Extract
□ □ □ □ □

Think of “market internals” as the blood pressure and insulin levels of the financial world. They operate below the surface, frequently unnoticed, but over time they have a big say in the health of the patient.
And right now they’re pointing to a heart attack.
Let’s start with junk bonds. These are loans to financially and/or operationally-weak companies that because of their weakness have to pay up to borrow. Such bonds have a risk/return profile that’s more akin to equities than to, say Treasury bonds, and they trade accordingly, rising and falling on the likelihood of default rather than their relative yield.
Recession means higher default rates for weak borrowers, so when the economy is slowing down or otherwise hitting a rough patch, the junk bond market is often where it registers first. Lately, junk has been tanking relative to stocks (chart created by Hussman Funds):
Another widely-followed internal is the relationship between large-cap (i.e., relatively safe) stocks and riskier small caps. When large caps outperform small caps, it’s frequently a sign that the broader economy is weakening. Since September, that’s been happening too:
In general, when market leadership gets extremely narrow — that is, when only a few things are going up and everything else is either flat or falling — trouble ensues. During the late 1990s tech stock mania, for instance, the global economy ended up being supported by the US, whose economy was supported mostly by the NASDAQ, which was supported by just a handful of high-flying tech stocks. When those stocks finally cracked, they took the whole world down with them.
Now something similar is happening, thanks in large part to this cycle’s dominant tech firms, especially Apple. From CNBC:
That’s according to David Kostin of Goldman Sachs, who wrote in a note Monday to clients that he expects margins to remain flat at 9.1 percent for 2016 and 2017.
“Many of the drivers of margin expansion during the past few decades appear to be behind us,” Kostin wrote, listing former catalysts such as lower interest rates, lower taxes, a switch from manufacturing to services and technological innovations.
Since 2009, information technology has been responsible for about 48 percent of overall S&P 500 margin expansion. Apple alone has been responsible for 18 percent. [But that is about to change.]
According to BK Asset Management’s Boris Schlossberg, Apple’s “lack of gusto” when it comes to profit margins is a result of unsatisfactory products, aside from the new iPhone.

□ □ □ □ □

Recorded data
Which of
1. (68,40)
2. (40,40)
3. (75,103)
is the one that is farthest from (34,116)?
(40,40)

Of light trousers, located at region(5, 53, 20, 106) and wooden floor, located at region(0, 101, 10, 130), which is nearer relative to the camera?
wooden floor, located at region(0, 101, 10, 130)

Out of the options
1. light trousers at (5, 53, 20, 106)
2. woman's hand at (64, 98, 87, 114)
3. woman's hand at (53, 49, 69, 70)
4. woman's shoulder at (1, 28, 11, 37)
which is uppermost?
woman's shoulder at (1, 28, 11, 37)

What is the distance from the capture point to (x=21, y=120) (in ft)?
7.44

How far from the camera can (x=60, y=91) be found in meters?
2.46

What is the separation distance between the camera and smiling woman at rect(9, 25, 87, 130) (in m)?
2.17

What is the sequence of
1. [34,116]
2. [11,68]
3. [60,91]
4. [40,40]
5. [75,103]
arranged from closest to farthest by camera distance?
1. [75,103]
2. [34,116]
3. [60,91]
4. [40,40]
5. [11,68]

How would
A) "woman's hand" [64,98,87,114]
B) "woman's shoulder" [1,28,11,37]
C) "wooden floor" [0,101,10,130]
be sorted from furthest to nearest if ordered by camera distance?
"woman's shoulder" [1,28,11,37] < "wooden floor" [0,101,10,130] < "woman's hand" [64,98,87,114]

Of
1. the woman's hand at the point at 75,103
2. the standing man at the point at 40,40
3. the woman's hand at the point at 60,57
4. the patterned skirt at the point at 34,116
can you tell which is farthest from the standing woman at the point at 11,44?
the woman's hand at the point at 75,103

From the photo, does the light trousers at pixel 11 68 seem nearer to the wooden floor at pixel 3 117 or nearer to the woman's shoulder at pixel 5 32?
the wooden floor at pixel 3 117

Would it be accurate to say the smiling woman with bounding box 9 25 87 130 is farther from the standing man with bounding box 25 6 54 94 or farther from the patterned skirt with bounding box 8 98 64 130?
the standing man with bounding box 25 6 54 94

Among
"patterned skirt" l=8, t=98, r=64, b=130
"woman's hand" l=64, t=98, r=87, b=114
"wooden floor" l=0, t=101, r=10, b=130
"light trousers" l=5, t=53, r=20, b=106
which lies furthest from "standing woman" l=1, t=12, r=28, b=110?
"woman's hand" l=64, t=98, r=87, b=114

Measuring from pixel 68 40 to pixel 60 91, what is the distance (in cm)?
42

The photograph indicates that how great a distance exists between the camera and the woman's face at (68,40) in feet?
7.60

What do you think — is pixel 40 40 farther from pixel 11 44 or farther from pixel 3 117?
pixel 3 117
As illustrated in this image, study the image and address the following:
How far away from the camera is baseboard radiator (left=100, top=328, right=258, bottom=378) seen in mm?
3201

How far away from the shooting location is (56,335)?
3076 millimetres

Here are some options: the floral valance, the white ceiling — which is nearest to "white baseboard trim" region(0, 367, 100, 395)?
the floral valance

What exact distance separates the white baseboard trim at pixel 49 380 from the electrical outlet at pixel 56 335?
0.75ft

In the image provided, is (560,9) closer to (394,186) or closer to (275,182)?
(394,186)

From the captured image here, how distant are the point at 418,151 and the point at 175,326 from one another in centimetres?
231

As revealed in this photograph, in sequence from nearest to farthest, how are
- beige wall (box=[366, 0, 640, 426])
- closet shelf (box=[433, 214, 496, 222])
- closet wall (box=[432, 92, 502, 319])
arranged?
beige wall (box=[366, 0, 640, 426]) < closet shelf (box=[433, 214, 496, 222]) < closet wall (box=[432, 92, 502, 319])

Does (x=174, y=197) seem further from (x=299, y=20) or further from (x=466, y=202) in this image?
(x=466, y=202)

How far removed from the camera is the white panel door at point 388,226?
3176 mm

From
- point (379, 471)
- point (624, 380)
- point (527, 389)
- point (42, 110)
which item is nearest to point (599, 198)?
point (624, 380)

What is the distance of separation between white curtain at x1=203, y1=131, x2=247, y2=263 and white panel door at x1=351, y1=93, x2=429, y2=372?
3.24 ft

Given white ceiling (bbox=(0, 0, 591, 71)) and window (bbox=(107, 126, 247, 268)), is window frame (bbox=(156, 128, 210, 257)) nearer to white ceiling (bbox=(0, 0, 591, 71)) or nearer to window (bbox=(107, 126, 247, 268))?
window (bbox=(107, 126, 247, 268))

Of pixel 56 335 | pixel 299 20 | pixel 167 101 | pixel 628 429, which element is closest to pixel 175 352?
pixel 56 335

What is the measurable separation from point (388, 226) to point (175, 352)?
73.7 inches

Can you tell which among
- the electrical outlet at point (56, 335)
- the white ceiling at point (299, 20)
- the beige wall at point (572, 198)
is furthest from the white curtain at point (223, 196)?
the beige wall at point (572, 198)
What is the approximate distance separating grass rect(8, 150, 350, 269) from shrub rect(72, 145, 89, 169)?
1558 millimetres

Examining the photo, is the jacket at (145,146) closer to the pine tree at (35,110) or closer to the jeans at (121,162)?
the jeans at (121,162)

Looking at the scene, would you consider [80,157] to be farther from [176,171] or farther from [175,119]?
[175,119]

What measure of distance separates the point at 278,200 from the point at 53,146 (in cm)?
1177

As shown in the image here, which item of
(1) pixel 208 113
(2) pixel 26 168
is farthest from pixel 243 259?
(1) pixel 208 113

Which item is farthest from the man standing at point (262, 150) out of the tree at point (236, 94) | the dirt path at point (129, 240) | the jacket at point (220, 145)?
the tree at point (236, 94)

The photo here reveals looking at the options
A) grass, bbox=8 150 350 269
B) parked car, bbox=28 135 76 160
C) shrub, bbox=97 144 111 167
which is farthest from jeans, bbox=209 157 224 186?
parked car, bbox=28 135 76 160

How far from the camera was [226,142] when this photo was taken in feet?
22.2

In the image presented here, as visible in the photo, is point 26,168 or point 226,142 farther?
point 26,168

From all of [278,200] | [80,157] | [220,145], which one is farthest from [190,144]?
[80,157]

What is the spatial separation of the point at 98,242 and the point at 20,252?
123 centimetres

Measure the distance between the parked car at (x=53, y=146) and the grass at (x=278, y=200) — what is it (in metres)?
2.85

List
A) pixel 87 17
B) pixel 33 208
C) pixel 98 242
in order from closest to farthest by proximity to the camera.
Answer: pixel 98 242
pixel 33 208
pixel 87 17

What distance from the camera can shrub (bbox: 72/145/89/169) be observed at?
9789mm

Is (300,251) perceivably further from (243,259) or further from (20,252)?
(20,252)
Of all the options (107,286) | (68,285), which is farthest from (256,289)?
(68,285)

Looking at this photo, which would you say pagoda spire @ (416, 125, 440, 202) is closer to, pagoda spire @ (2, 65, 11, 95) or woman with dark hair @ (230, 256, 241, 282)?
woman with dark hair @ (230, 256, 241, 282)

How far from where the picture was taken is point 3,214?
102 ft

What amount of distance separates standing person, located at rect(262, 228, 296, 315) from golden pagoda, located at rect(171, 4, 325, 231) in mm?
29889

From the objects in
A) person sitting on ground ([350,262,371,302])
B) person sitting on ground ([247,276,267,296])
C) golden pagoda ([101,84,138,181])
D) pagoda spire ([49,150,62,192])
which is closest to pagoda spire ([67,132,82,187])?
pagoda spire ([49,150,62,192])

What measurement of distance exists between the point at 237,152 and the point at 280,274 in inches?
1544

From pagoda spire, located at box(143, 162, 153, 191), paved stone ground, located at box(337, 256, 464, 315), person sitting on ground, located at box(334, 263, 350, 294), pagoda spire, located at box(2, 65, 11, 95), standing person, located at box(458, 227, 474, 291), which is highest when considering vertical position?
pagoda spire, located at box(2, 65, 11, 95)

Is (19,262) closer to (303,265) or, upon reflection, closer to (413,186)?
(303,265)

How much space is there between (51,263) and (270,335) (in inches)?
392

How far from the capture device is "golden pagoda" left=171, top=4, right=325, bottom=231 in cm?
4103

□ □ □ □ □

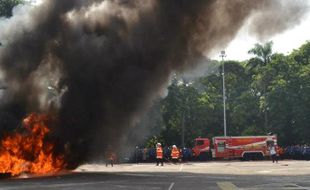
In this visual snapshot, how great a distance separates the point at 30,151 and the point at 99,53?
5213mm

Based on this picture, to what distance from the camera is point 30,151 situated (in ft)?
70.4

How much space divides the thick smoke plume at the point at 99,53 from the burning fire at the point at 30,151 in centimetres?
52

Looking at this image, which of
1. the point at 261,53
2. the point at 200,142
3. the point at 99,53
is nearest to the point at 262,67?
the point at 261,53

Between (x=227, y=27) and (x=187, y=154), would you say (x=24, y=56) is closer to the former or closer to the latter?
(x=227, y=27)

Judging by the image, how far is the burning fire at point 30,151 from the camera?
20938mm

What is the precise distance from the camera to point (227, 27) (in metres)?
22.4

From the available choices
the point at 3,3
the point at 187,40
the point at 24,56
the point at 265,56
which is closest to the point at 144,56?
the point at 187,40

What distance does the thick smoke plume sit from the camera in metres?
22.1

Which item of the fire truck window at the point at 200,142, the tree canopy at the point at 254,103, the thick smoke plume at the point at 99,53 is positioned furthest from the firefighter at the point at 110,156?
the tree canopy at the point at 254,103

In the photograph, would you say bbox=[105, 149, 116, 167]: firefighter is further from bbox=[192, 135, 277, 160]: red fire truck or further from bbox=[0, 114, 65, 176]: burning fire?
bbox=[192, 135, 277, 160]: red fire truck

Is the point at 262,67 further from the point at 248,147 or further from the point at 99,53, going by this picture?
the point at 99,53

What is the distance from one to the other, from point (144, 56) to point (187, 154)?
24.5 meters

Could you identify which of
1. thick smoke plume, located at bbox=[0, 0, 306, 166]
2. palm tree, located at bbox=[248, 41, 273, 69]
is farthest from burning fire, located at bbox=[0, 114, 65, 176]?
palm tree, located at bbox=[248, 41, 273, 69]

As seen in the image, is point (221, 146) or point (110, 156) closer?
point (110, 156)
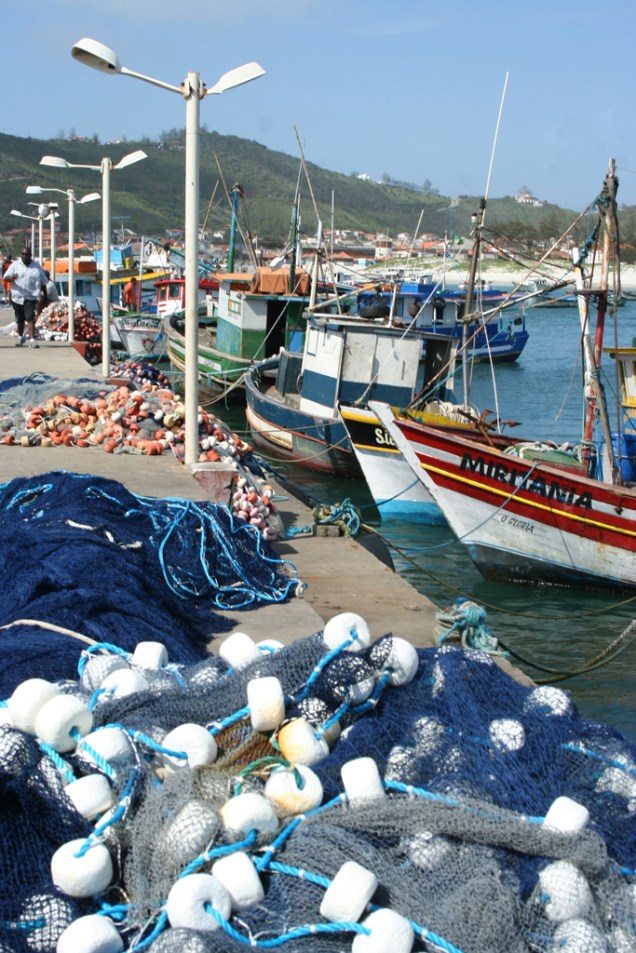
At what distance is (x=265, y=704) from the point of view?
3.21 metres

□ □ □ □ □

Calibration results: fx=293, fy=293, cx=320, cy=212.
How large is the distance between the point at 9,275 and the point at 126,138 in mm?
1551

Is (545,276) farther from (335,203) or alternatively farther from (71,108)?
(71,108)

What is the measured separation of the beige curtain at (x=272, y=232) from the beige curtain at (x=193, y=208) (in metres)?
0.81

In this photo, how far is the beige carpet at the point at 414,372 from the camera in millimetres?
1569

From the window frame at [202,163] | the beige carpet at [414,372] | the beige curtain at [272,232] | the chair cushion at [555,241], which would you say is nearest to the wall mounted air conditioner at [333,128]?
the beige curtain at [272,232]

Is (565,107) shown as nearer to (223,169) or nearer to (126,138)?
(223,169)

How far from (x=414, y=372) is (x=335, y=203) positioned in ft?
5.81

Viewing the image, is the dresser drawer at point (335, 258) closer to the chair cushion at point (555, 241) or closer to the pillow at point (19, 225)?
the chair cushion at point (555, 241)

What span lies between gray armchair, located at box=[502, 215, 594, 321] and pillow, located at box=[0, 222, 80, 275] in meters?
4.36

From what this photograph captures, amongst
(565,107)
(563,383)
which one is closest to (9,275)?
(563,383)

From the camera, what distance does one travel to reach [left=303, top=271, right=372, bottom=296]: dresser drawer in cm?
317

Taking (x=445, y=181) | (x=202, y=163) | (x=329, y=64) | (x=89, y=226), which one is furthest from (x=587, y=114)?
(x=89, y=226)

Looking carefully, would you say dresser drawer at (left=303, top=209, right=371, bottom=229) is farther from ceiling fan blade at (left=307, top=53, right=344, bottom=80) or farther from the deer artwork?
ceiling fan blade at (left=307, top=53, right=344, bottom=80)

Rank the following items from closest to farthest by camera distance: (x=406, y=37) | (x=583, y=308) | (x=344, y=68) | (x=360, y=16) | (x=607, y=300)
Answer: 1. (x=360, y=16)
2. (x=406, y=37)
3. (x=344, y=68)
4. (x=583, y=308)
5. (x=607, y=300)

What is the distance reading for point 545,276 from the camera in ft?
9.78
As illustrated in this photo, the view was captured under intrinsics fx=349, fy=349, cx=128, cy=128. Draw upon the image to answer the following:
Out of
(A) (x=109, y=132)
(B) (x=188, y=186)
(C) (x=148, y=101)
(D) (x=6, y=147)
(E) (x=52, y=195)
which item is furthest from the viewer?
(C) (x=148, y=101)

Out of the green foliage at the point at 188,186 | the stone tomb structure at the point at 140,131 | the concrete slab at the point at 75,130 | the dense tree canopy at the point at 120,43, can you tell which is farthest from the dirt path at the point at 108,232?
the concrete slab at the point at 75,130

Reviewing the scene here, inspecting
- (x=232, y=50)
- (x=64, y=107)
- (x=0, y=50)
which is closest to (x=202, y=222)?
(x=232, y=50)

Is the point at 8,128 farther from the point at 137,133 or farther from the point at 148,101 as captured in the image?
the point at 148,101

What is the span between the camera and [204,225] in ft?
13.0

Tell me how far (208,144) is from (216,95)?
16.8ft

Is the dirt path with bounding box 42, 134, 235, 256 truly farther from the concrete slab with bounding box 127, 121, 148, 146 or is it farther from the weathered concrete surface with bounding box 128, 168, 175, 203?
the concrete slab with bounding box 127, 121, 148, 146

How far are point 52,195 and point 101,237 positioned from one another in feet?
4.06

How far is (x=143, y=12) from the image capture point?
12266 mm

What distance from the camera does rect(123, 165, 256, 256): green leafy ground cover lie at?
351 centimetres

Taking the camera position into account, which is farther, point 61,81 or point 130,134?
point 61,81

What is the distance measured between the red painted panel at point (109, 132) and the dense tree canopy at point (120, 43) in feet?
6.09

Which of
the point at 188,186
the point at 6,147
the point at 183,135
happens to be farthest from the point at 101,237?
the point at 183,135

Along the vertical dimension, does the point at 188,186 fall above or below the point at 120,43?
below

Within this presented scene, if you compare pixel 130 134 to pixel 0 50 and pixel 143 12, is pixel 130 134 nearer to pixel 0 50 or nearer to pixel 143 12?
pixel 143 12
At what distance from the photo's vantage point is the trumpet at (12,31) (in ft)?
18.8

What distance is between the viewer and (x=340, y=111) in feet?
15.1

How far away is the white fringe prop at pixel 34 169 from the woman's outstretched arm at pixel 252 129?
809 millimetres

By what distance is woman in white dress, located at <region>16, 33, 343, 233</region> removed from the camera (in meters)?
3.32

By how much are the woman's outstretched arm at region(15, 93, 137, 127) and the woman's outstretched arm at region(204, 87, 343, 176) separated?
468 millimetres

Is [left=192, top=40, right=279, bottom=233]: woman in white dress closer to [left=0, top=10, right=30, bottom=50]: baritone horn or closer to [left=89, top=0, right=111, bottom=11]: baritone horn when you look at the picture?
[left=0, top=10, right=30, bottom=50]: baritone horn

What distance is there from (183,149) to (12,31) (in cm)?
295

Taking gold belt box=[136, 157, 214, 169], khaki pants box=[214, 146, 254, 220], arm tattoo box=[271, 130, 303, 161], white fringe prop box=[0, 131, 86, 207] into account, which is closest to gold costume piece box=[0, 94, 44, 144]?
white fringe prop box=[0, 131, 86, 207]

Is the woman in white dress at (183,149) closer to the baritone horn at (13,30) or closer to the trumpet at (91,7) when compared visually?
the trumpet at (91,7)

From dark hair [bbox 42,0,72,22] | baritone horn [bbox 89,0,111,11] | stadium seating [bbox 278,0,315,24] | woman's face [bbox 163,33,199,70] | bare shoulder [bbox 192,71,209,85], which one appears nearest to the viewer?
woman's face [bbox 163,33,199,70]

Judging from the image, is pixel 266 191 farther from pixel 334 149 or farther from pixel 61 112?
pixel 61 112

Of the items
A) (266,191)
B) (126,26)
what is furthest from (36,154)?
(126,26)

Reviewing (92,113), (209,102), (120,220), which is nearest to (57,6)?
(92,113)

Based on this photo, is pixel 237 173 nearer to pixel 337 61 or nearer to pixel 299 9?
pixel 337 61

□ □ □ □ □

Activity list
1) The article on market internals quotes Kostin naming some past drivers of margin expansion. List every one of them.
2) Continue the article on market internals, starting right after its last sentence.

Results for each task
1) lower interest rates, lower taxes, a switch from manufacturing to services, technological innovations

2)
“At this point, the watch is a bust, TV is a bust, the big iPad is not really flying off the shelves,” Schlossberg said Tuesday on CNBC’s “Trading Nation.” “I don’t see any other place where they’re going to be able to get the kind of margin expansion that they’ve been able to get for the last five years.”
And while Apple is up 7 percent for the year, Schlossberg said investors may be losing enthusiasm for the stock as well, at least compared with other tech outperformers this year.
To summarize, Apple will remain a great company but won’t continue to make more on each new dollar of sales. And this will cause investors to start treating it like a non-deity, revaluing its stock accordingly.
Meanwhile there’s a good chance that Apple will soon fall victim to a combination of falling tech prices and rising quality. Low-end consumer electronics are now adequate for most people, leaving the average consumer far less anxious to buy the best. Today there are 70-inch flat-screen TVs with a great picture to be had for $1,000 or less. Low-end smart phones, meanwhile, can now do most of what the best iPhone could do just a few years ago. A friend recently bought an $80 Windows-based phone that he describes as “okay…pretty good screen and it texts just fine.” He pays about $25 less per month than with his old, much more expensive phone, and is happy with the trade-off. Barring a new must-have iPhone killer app, this trade-off is only going to become more compelling going forward.
So what happens to a market that’s balanced precariously atop the shares of a handful of “must own” companies when those companies lose their halos? Historically, the previously-strong sectors join the rest in a broad sell-off.